How we decide which severity to apply

The decision tree below is what an analyst walks through for every friction observation. Each step's answer routes to either an outcome (a severity level) or the next question.

1
Step 1: Did the participant achieve the primary project outcome independently?
- NoBlocked (Project)
- YesStep 2
2
Step 2: Were any component tasks completely blocked?
- YesTask Blocker
- NoStep 3
3
Step 3: Did any component clearly fail or prove inaccessible (even if the participant worked around it)?
- YesComponent Blocker
- NoStep 4
4
Step 4: How much effort or difficulty was required?
- Major difficulty, near-abandonmentHigh Friction
- Noticeable confusion or hesitationMedium Friction
- Minor inconvenienceLow Friction

Learn more about severity thresholds

Six levels in detail, plus the three flavours of blocker (component, task, project) and how each one shapes the score.

For the curious

Technical deep dive

For those who want to understand the methodology at a deeper level, here's how the components fit together.

Why automated scanning isn't enough on its own

Automated WCAG scanners catch roughly 30% of accessibility issues by design — they check code against technical criteria and can't tell you whether a screen reader announces content in a logical order, whether a cognitive user can follow a multi-step flow, or whether error messages are clear enough to act on. That's the gap user testing fills.

This is an empirical model, not a statistical one

We want to be honest about what our scores are and what they aren't.

Our scores are empirical. They reflect the experiences our participants actually had. Whether they could use the product. Whether they were blocked. What friction they hit and how severe it was. This is what makes the scores meaningful and actionable: they describe real human experiences of your product, captured across multiple data modalities.

They are not statistical in the sense of a rigorously sampled population study. The sample sizes are smaller than you'd use for hypothesis testing, and the goal is qualitative depth, not quantitative generalisation. A score of 73 isn't telling you "73% of your participants will succeed." It's telling you "across our diverse panel of participants, the pattern of experience we observed lands in the Nice range, with these specific friction points to address."

Why we don't rely on self-scores alone

Most user testing platforms ask participants to rate their experience (say, 1 to 5), average those ratings across participants, and publish that as the score. Participant self-ratings are valuable, but insufficient as a sole data source.

Adaptation bias. Participants with disabilities often adapt to poor experiences and rate them higher than warranted because "it's better than most sites" (sadly, what they're used to).
Expectation calibration. Participants may not know what "good" looks like if they've never experienced a genuinely accessible product. Without that benchmark, even mediocre experiences can read as positive.
Social desirability. Some participants avoid giving harsh ratings, particularly in facilitated sessions, or because they're pleased to be included in the research, this is their first paid employment, or because they feel heard for the first time.
Task completion disconnect. A participant might rate satisfaction highly despite being blocked from key tasks. "I couldn't finish but the parts I could do were nice" produces a high rating that hides a blocker.
Severity blindness. Self-scores don't distinguish between a minor annoyance and a complete barrier. A 3-out-of-5 tells us nothing about whether the participant completed independently.

Our approach: self-scores form the baseline, but analyst-observed friction classifications provide the severity and type data that self-scores can't capture. Over time, additional data modalities (task completion rates, time-to-complete, error frequency) will further strengthen score validity.

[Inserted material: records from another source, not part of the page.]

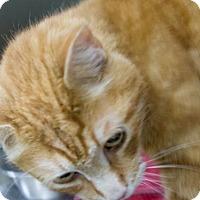 Adopt A Pet :: Morrisey - Millersville, MD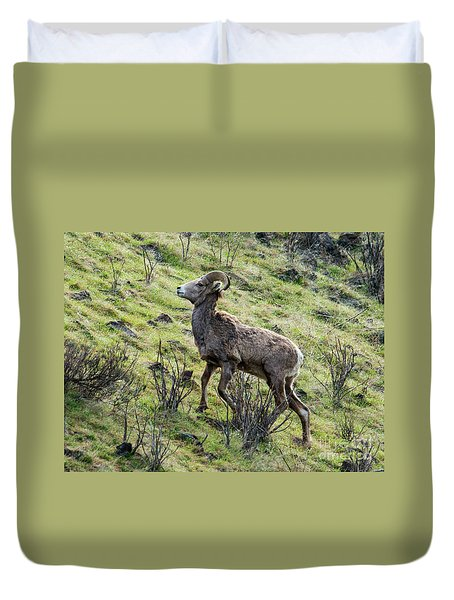 Duvet Cover featuring the photograph Young Ram Climbing by Mike Dawson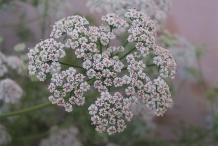 Ajwain-flower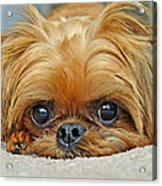 Griff Acrylic Print by Lisa Phillips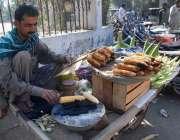 راولپنڈی: ریڑھی بان فروخت کے لیے کوئلوں پر چھلیاں بھون رہا ہے۔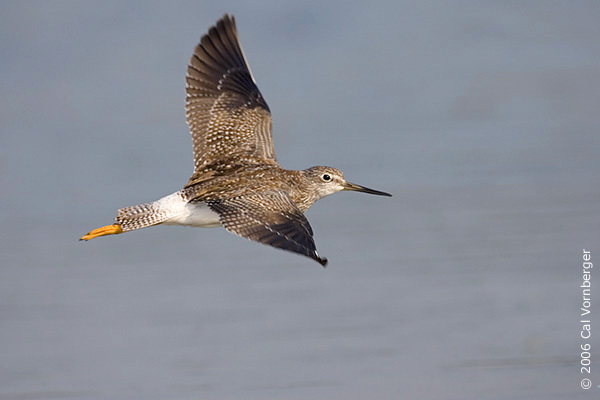 lesseryellowlegs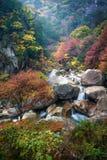 秋天在Shosenkyo峡谷 免版税库存照片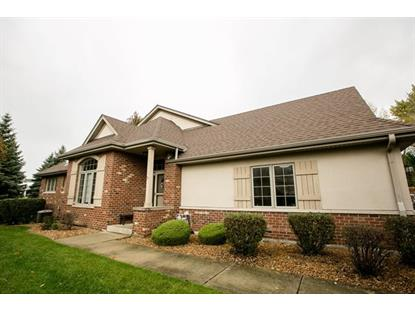 10924 SETTLERS POND Court Frankfort, IL MLS# 08845984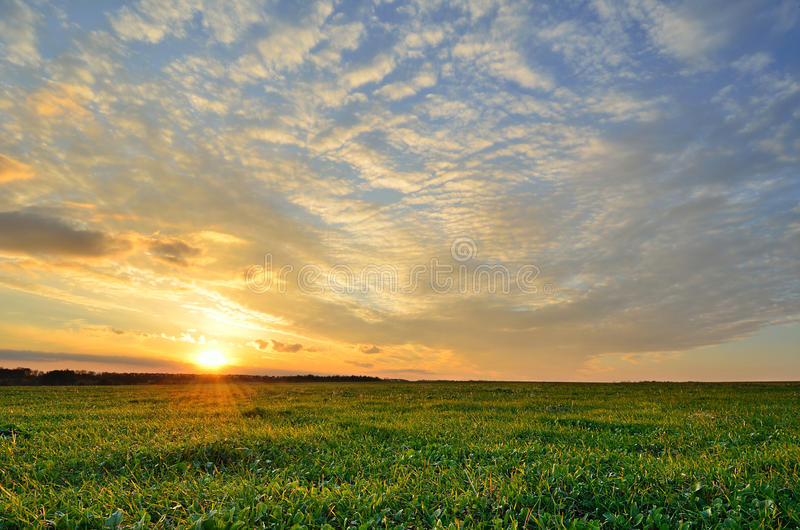Sunset sky and sun over the green field royalty free stock photography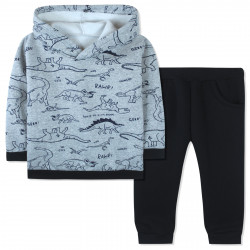 Утепленный костюм для мальчика, серый. Прогулка динозавров.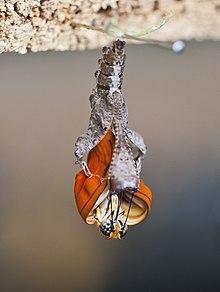 Resultado de imagen para pupa de mariposa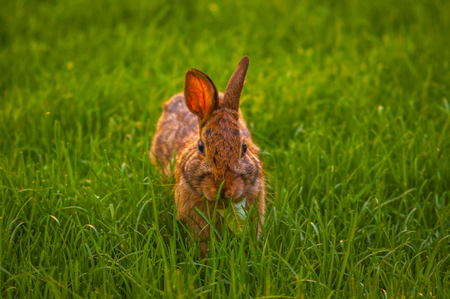 wild animal: Rabbit relaxing in the grass Stock Photo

Non-negotiable: we don't override participant voice. We exist to amplify the voices of people with lived experience. The solution isn't to ignore the survey score; it's to contextualise it against other evidence.

The principle: a product where any participant is completely blocked from achieving their goal cannot score in the Nice or Awesome bands, regardless of how many other participants had good experiences. Clear prioritisation incentive: fix blockers first.

Why we keep the survey

Surveys capture things participants don't naturally verbalise. When someone engages thoughtfully with a question, that's their explicit, considered judgement at a fixed moment in the experience, and it's genuinely valuable. We don't drop it; we contextualise it against the other modalities.

The triangulation principle: the richest insight isn't in any single modality. It's in the tension between what someone said (survey), what they did (behaviour), and what they spoke aloud (transcript). A participant who selects "that was fine" while their recording shows four minutes lost on a single page: that contradiction is the signal.

Adding more survey questions to clean up the data would make things worse, not better. The more questions participants face, the less meaningful engagement we get with any of them. The answer isn't more questions or fewer; it's better triangulation.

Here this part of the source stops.